Here is the context for my question: Given a ring $R$ and monoid $M$, $R[M]$ is the set of maps $\varphi : M \to R$ where only finitely many elements do not map to the zero of $R$. This can be equipped with addition $$\varphi + \psi : m \mapsto \phi(m) + \psi(m)$$ and multiplication $$\varphi\psi : m \mapsto \displaystyle\sum_{l, n \in M, \text{ s.t. } ln = m} \varphi(l) \psi(n).$$
Does this definition of multiplication simplify at all if $R$ is commutative and $M$ is a commutative monoid?
Furthermore, what happens if $R = \mathbb{Z}_2$ and $M$ is commutative and idempotent?
My thought for the latter case is that $\varphi\psi : m \mapsto \varphi(m)\psi(m)$.

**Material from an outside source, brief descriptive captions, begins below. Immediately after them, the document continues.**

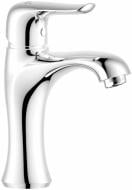 Смеситель для умывальника Damixa Palace evo 420210000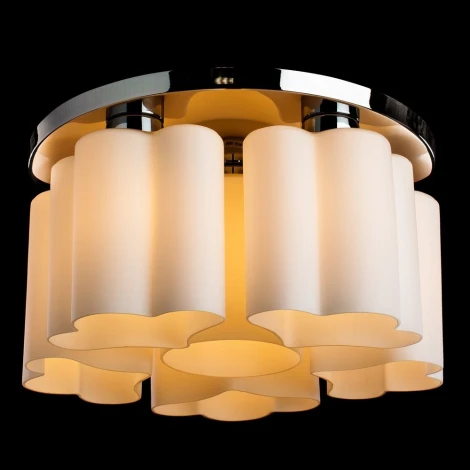 Потолочная люстра Arte Lamp Canzone A3489PL-6CC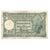 Billete, 1000 Francs-200 Belgas, 1933, Bélgica, 9-6-1933, KM:104, MBC
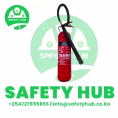 Fire Extinguishers in Kenya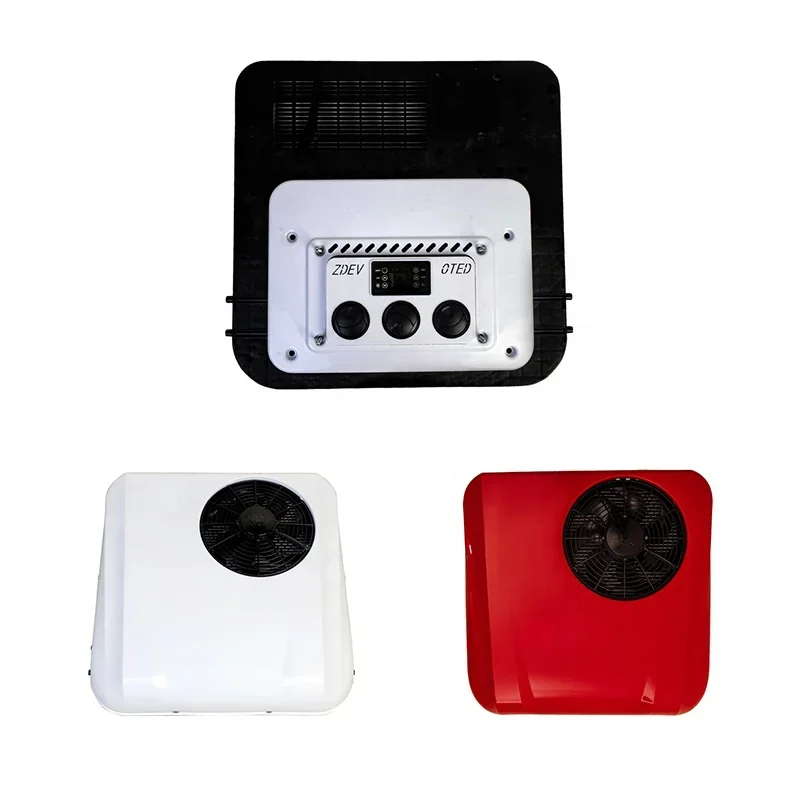 Интеллектуальный автомобильный кондиционер 12/24В DC для парковки, верхнего монтажа, с частотным регулированием
Интеллектуальный автомобильный кондиционер 12/24В DC для парковки, верхнего монтажа, с частотным регулированием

If $M$ is commutative, then $ln=m$ if and only if $nl=m$ for any $l,n,m\in M$. Since $R$ is also commutative, we have $\phi\psi(m)=\sum_{ln=m}\phi(l)\psi(n)=\sum_{ln=m}\psi(n)\phi(l)=\sum_{nl=m}\psi(n)\phi(l)=\psi\phi(m)$, so $R[M]$ is commutative, too.
If $R=\mathbb{Z}_{2}$ and $M$ is a commutative, idempotent monoid, then $R[M]$ is commutative and idempotent, too. Commutativity we have already shown. Let $\leq$ be an arbitrary total ordering on $M$. Then for any $\phi$ and any $m$ in $M$ we have \begin{align}\phi \phi(m)&=\sum_{l<n,ln=m}(\phi(l)\phi(n)+\phi(n)\phi(l))+\sum_{ll=m}\phi(l)\phi(l)\\ &=\sum_{l<n,ln=m}2\phi(l)\phi(n)+\sum_{ll=m}\phi(l)^{2}.\end{align} Since $R=\mathbb{Z}_{2}$, all terms in the first sum are $0$ and $\phi(l)^{2}=\phi(l)$. Since $M$ is idempotent, the only $l$ with $ll=m$ is $m$ itself, so we have shown $\phi\phi(m)=\phi(m)$.
Maybe one can say even more, but I don't see what or how at the moment.